Vuelvo sobre alguno de los temas que surgieron en la reunión de AEDOS (Asociación para el Estudio de la Doctrina Social de la Iglesia) a la que me refería en una entrada anterior (aquí). Es, de nuevo, sobre un malentendido acerca, en este caso, de nombres.
Alguno de los participantes manifestó su rechazo por la crítica del Papa Francisco al «individualismo», tal como se refleja en la Exhortación Apostólica Evangelii Gaudium. La crítica tiene sentido: el individuo, no el grupo, es el centro de la actividad; la economía es la ciencia de la acción humana, no la ciencia de la acción de la familia, la tribu o el país. Estoy de acuerdo, aunque quizás podríamos discutir el alcance de esa autonomía del individuo.
Pero me parece que el individualismo que el Papa critica no es el que se presenta como contrario al colectivismo, al comunismo o al comunitarismo, sino a un paso más en la línea de la autonomía del individuo, cuando uno dice que «yo no debo nada a nadie» (una idea que cita Benedicto XVI en la Encíclica Caritas in veritate, y que no es cierta: ¡debemos tanto a nuestros padres, a nuestros parientes, a la escuela en la que aprendimos, a la sociedad en la que vivimos, a la nación que nos acoge…). Porque esa afirmación significa que, si yo no debo nada a nadie, yo pongo los objetivos de mi vida y, por tanto, mis estándares morales. O sea, el individualismo que lleva al relativismo moral: yo pienso así, y nadie tiene nada que decirme sobre cómo planteo yo mi vida.
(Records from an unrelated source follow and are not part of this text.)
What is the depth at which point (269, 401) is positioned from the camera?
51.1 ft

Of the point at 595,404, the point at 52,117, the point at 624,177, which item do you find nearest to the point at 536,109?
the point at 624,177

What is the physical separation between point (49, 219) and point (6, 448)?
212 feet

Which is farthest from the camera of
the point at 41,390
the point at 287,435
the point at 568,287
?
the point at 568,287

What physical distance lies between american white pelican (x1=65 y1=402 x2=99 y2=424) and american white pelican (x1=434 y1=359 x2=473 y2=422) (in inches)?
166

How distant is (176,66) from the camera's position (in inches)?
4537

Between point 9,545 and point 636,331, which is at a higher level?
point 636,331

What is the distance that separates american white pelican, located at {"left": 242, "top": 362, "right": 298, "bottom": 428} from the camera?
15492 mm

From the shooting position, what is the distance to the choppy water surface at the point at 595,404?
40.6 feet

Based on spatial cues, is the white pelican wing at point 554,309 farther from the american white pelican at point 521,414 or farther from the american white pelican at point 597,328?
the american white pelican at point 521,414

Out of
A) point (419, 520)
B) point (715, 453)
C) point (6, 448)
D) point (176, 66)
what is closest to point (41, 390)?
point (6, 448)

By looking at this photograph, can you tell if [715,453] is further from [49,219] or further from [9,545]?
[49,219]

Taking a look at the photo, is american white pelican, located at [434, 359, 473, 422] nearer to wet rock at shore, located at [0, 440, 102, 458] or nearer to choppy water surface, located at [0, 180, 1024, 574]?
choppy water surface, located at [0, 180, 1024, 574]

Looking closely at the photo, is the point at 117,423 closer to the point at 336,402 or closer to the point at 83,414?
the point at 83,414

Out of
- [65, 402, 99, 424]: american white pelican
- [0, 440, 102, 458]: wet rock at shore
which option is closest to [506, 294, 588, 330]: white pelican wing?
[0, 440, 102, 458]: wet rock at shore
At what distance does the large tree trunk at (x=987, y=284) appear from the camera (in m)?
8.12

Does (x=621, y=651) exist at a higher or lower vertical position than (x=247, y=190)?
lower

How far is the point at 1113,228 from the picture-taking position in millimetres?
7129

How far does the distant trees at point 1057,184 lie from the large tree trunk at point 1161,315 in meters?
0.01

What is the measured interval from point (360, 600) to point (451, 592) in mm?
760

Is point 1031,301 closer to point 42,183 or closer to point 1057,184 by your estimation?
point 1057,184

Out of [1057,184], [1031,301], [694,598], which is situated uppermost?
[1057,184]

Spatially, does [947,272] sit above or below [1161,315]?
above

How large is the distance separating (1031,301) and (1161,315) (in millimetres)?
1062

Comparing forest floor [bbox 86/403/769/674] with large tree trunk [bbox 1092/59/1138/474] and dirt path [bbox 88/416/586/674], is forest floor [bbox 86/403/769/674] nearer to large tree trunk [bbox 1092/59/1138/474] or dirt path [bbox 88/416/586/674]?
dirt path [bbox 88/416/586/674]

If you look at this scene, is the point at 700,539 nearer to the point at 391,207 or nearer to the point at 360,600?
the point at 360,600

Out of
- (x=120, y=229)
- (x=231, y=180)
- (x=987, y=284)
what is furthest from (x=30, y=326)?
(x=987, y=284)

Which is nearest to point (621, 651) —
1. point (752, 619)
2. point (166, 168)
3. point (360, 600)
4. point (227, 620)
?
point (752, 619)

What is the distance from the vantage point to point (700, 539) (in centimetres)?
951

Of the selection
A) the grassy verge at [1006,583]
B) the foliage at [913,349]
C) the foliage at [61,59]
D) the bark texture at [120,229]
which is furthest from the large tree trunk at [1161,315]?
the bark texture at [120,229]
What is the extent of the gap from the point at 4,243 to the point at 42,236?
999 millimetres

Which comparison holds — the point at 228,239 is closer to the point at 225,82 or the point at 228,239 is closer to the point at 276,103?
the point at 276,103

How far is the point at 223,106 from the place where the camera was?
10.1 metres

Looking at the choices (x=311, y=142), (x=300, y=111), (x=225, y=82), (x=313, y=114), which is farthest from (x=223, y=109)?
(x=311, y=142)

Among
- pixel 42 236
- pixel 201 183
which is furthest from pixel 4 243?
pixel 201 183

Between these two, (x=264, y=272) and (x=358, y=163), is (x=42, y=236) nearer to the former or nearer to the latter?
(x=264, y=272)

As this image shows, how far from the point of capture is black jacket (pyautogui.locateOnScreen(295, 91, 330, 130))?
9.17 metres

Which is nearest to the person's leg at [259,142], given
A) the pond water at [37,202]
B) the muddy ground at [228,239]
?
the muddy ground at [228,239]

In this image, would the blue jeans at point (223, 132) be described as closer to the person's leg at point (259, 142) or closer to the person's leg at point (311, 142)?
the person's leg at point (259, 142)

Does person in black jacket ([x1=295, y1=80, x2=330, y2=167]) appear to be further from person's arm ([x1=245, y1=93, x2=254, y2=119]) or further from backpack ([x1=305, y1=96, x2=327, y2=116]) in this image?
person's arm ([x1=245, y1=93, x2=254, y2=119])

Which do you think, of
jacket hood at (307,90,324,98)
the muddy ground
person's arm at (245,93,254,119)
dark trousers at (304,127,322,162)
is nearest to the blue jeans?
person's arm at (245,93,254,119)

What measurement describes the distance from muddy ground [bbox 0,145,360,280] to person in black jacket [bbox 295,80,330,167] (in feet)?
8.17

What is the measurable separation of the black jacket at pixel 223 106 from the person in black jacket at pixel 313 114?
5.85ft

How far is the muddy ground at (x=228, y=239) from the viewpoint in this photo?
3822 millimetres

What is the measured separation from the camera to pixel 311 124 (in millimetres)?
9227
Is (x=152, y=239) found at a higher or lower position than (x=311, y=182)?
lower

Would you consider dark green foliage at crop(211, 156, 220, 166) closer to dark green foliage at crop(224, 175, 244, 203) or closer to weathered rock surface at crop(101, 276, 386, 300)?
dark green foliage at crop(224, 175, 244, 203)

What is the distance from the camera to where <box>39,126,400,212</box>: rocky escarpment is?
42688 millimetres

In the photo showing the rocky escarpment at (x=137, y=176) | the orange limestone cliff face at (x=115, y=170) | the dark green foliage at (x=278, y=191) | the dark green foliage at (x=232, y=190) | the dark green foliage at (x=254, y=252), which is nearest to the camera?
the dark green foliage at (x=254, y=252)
No pretendo entrar en discusiones sobre temas antropológicos. Solo quiero señalar que, cuando alguien critica a otro, conviene entender bien en qué consiste su crítica. Individualismo es una palabra equívoca, con muchos significados distintos, y parece lógico que, antes de discutir sobre el tema, entendamos bien de qué habla el otro.